Und diese Anschauungen erhielten sich selbst, nachdem der Pietismus bei der Universität zu Ehren und Würden gekommen war. Die neuen Lehrer und Prediger, die Hauge und seiner Bewegung nicht nur die größere Innigkeit in der Lehre und ihrer Ausübung verdankten, sondern die sich sogar das sanftmütige Aeußere, den süßlich-weichen Ton und die langgezogenen Zischlaute aus der Verfallperiode des Haugianismus angeeignet hatten, schienen schnell vergessen zu haben, daß das ganze christliche Leben, auf dessen morschen Trümmern sie ihr Dasein fristeten, vom Volke selbst von unten auf erkämpft worden war.

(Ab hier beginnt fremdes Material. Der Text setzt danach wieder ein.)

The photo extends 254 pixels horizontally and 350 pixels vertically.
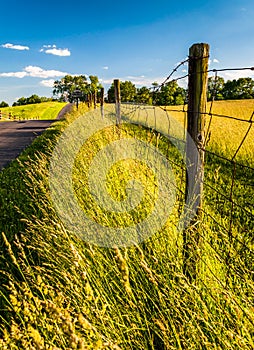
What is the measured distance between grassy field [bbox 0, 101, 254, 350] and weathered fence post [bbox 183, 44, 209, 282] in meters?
0.08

Und gleich ihren gewaltthätigen Vorgängern versuchten sie die Fabel weiter zu verbreiten, daß sie die Hirten und Väter des Volkes seien; daß jeder, der ein Haar auf ihrem Haupte krümmte, der von ihrer Macht und ihrem Ansehen ein Tüpfelchen wegnehmen wollte, die Achtung des Volkes vor dem Heiligen untergrabe und mit vermessener Hand das uralte schöne patriarchalische Verhältnis zwischen der Gemeinde und dem geliebten Seelenhirten antaste! –

In der ersten Zeit seines Wanderlebens traf Hans Fennefos meistens Prediger aus der alten Schule an, die jedes seiner Worte und jeden seiner Schritte belauerten und ihm und seinen Freunden so viel Schaden und Verdruß wie nur möglich zufügten. Da galt es denn, genau auf sich und seine Freunde zu achten, und hier hatte der junge Laienprediger manchen Kampf mit sich selber zu bestehen. Denn er war von ungewöhnlicher Körperkraft und von rücksichtslosem Mut. Alte Leute sagten, daß er sehr an Hauge in der ersten Zeit seines Auftretens erinnere, ehe die Verfolgungen ihn gebrochen hatten.

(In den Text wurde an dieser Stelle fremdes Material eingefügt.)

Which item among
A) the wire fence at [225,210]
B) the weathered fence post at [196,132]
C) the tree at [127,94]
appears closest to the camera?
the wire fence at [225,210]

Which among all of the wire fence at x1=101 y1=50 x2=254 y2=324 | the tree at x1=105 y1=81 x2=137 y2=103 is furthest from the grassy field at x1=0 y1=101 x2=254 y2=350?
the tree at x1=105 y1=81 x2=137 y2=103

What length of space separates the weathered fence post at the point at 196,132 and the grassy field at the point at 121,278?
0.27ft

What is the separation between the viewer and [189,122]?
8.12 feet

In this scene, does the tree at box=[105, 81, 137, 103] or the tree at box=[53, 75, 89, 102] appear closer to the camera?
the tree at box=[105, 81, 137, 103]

In den Briefen, welche die Aeltesten in Hans Nielsens Heimat an die Freunde, die er besuchen sollte, vorausschickten, hieß es deshalb immer, daß man den jungen Mann unablässig zum Gehorsam gegen die anhalten müsse, die als Obrigkeit eingesetzt seien, damit kein Streit oder Aergernis sich erhöbe.

Auf diese Weise lernte er nach und nach seinen Sinn dämpfen, und es gelang ihm sogar bisweilen, Streitigkeiten zwischen der Gemeinde und dem Prediger zu schlichten. So war es Hauges Wille gewesen und vor dem beugte er sich wie alle die anderen Freunde.

Nur zu Zeiten flammte es noch auf in Hans Nielsens Gemüt. Durch die Erzählungen der älteren Leute war er von allen Begebenheiten in Hauges Leben genau unterrichtet. Er kannte die Namen aller Polizeibeamten und Richter, und namentlich aller Prediger, die den geliebten Lehrer verhöhnt und verfolgt und zu Grunde gerichtet hatten.

Und wohin er jetzt kam, da traf er ebendieselben Namen; denn die Gerichtshöfe und die Kanzeln hatten sich auf die Nachkommen jener alten verhaßten Verfolger vererbt.

Dann konnte die Bitterkeit ihn wohl übermannen, seine Worte fielen scharf und schneidend in die Versammlung und er sah, wie auch bei anderen dasselbe Gefühl aufstieg. Sie bezwangen sich aber und züchtigten sich gegenseitig, um stets zu gedenken, daß alle Obrigkeit von Gott eingesetzt ist.

Wenn Fennefos durch das Westland reiste, verweilte er stets einige Zeit bei Madame Torvestad. Die Stadt war der Mittelpunkt der weitverzweigten Bewegung und allmählich fühlte er sich hier mehr zu Hause, als in seiner eigentlichen Heimat. Der wirkliche Grund aber, weshalb es ihn so stark nach der Stadt zog und hier so lange fesselte, waren weder die Brüder noch Madame Torvestad. Denn sein hauptsächlichster Wirkungskreis waren die Landgemeinden. Gegen Madame Torvestad aber hatte er viel einzuwenden. Sie war ihm in manchen Dingen zu schlaff und die pietistische Schwärmerei, die sie zur Schau trug, war ihm zuwider, am meisten aber mißfiel ihm ihre Herrschsucht und ihr gebieterisches Auftreten in der Gemeinde und ihrem eigenen Hause.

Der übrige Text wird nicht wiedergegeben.